“Just like when I jumped without knowing it,” Hector said.
“Exactly. Now, it was my hope that the dueling machine would amplify the pyschic talent in you. It did once, but it’s not doing it now.”
“Maybe I don’t really have it.”
“Maybe,” Leoh admitted. Then, leaning forward in his chair and pointing a stubby finger at the Watchman, he added, “Or maybe something’s upsetting you so much that your talent is buried, dormant, switched off.”
“Yes -. well, uh, that is,…”
“Is it Geri? I haven’t seen -her around here lately. Perhaps if she could’come . . . after all, she was one of the conditions of your original jump, wasn’t she?”
“She won’t come here,” Hector said miserably.
“Eh? Why not?”
The Watchman blurted, “Because she wanted me to murder Odal and I wouldn’t, so she’s sore at me and won’t even talk to me on the view phone.”

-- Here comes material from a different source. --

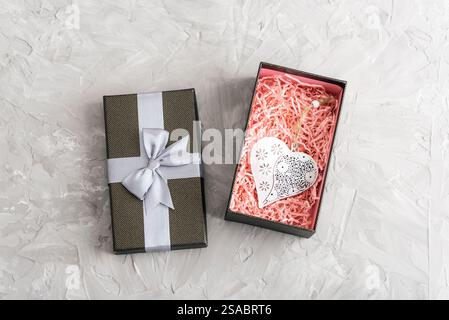 Gray gift box with silver ribbon and decorative heart ornament inside, surrounded by pink shredded paper on gray textured background. Valentines day c Stock Photo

“What? What’s this? Take it slower, son.”
Hector explained the whole story of Geri’s insistence that Odal be killed.
Leaning back in the chair, fingers steepled on his broad girth, Leoh said, “Hmm. Natural enough, I suppose. The Acquatainians have that sort of outlook. But somehow I expected better of her.”
“She won’t even talk to me,” Hector repeated.
“But you did the right thing,” said Leoh. “At least, you were true to your upbringing and your Star Watch training. Vengeance is a paltry motive, and nothing except self-defense can possibly justify killing a man.”
‘Tell it to her.”
“No, my boy,” Leoh said, pulling himself up and out of the chair. “You must tell her. And in no uncertain terms.”